他蓄着长发。他的胡子垂到膝盖处。他双手托住下巴。
他闭着眼睛。
他在聆听。声音。无穷无尽的声音。它们来自洞穴角落的一个水潭。
那些声音是地球上的人类发出的。
他们都想要一样东西。
时间。
那声音中有萨拉·雷蒙的。
她和我们生活在同一时代。这个年轻的姑娘正四仰八叉地躺在床上,研究手机里的一张照片:一个咖啡色头发的帅小伙。
今晚她和他有约。今晚八点半。她兴奋地重复着:“八点半,八点半!”她在琢磨该怎么穿。黑色牛仔?无袖衫?不。她痛恨自己的手臂。不能穿无袖衫。
“我需要更多时间,”她说。
那声音中有维克多·迪拉蒙特的。
他八十出头,很有钱。他坐在医生办公室。坐在一旁的是他妻子。诊疗桌上盖着一张白纸。
医生语气温和。“我们能做的很有限,”他说。数月的治疗没有起到什么效果。肿瘤。肾脏。
维克多的妻子想开口,却哽咽了。维克多清了清喉咙,好像在替她说话。“格蕾丝想要问的是……我还剩多少时间?”
他的话音——萨拉的话音——都飘浮到了那个遥远的洞穴中,那个孤独的、留着长胡子的男人所坐的洞穴中。他是时间之父。
你会觉得他像个谜,像新年贺卡上所描绘的——一位古人,面容枯槁,手中抓着沙漏,比地球上所有人都年长。

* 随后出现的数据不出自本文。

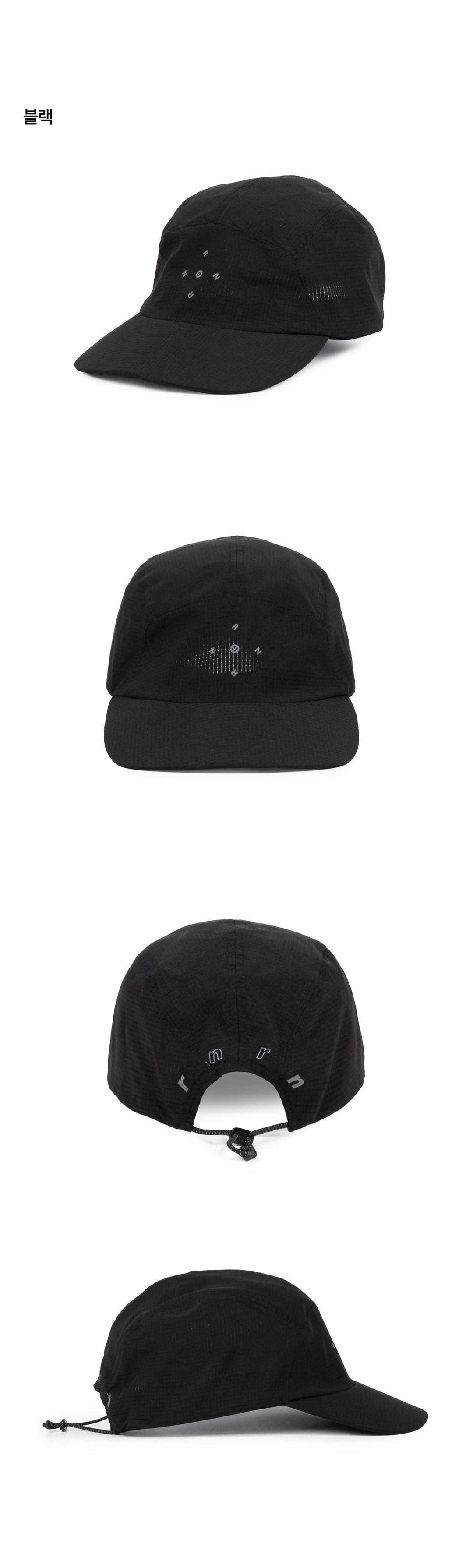 QUBE CAP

他确实是时间之父。而且,他不会随岁月老去。在那象征着旺盛生命力的乱蓬蓬的胡子和瀑布般垂下的长发之下,他有着精干的身躯,光滑的皮肤。他所辖管的时间,对他并不起作用。
在还没有开罪上帝以前,他,曾经和我们一样,注定要面对死亡。
但他的命运发生了变化:他被放逐到了这个洞穴,听世界上每一个和时间有关的请求——再多给几分钟,几小时,几年。再多给一些时间。
他在洞里恒久居住。他已经放弃了希望。但在某个地方,时钟静静地为每个人计算着生命的长度。有一只时钟也在为他嘀嗒而响。
很快,时间之父将获得自由。
重返地球。
终结因他而起之事。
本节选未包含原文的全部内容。